- DATASET EXTRACT
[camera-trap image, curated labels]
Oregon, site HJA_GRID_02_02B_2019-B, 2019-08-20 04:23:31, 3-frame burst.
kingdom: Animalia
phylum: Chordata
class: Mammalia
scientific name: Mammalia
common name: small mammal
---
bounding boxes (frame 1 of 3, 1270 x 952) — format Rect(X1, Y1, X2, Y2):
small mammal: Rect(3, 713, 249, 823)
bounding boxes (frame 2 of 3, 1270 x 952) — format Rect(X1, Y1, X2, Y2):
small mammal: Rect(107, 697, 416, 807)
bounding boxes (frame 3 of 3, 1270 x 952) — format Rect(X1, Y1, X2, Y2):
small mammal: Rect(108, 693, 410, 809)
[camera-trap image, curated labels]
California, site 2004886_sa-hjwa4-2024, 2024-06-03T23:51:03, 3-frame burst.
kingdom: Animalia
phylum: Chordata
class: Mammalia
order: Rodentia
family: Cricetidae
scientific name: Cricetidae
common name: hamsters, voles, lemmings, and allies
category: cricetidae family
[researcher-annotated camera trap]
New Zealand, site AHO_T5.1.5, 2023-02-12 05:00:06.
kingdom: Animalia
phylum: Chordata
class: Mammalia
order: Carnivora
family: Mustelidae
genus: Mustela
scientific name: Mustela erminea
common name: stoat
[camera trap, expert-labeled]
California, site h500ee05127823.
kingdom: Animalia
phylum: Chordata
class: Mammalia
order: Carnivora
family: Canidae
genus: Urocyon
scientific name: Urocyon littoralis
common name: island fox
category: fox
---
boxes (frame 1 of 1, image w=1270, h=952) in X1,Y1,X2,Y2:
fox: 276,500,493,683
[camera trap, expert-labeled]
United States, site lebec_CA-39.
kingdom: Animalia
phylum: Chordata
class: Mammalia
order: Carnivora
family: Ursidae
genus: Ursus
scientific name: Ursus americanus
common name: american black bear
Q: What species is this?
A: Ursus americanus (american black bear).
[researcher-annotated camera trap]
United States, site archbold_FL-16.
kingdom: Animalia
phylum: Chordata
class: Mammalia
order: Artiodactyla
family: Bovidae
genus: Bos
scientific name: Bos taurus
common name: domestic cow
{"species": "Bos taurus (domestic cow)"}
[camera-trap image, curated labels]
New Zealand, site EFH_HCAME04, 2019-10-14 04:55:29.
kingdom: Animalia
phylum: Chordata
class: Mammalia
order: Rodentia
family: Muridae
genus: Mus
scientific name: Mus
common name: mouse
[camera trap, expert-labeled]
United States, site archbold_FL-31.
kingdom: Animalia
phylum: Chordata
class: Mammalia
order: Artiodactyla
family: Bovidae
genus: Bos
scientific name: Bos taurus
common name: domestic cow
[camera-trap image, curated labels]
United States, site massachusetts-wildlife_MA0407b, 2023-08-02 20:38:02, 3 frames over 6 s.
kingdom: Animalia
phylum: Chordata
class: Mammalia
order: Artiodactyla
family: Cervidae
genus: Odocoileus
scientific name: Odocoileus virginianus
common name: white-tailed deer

- EXERCISE DIRECTIONS
Lines with the word "family" in them are the answer; report each one from the data.

- YOUR SOLUTION
family: Cricetidae
category: cricetidae family
family: Mustelidae
family: Canidae
family: Ursidae
family: Bovidae
family: Muridae
family: Bovidae
family: Cervidae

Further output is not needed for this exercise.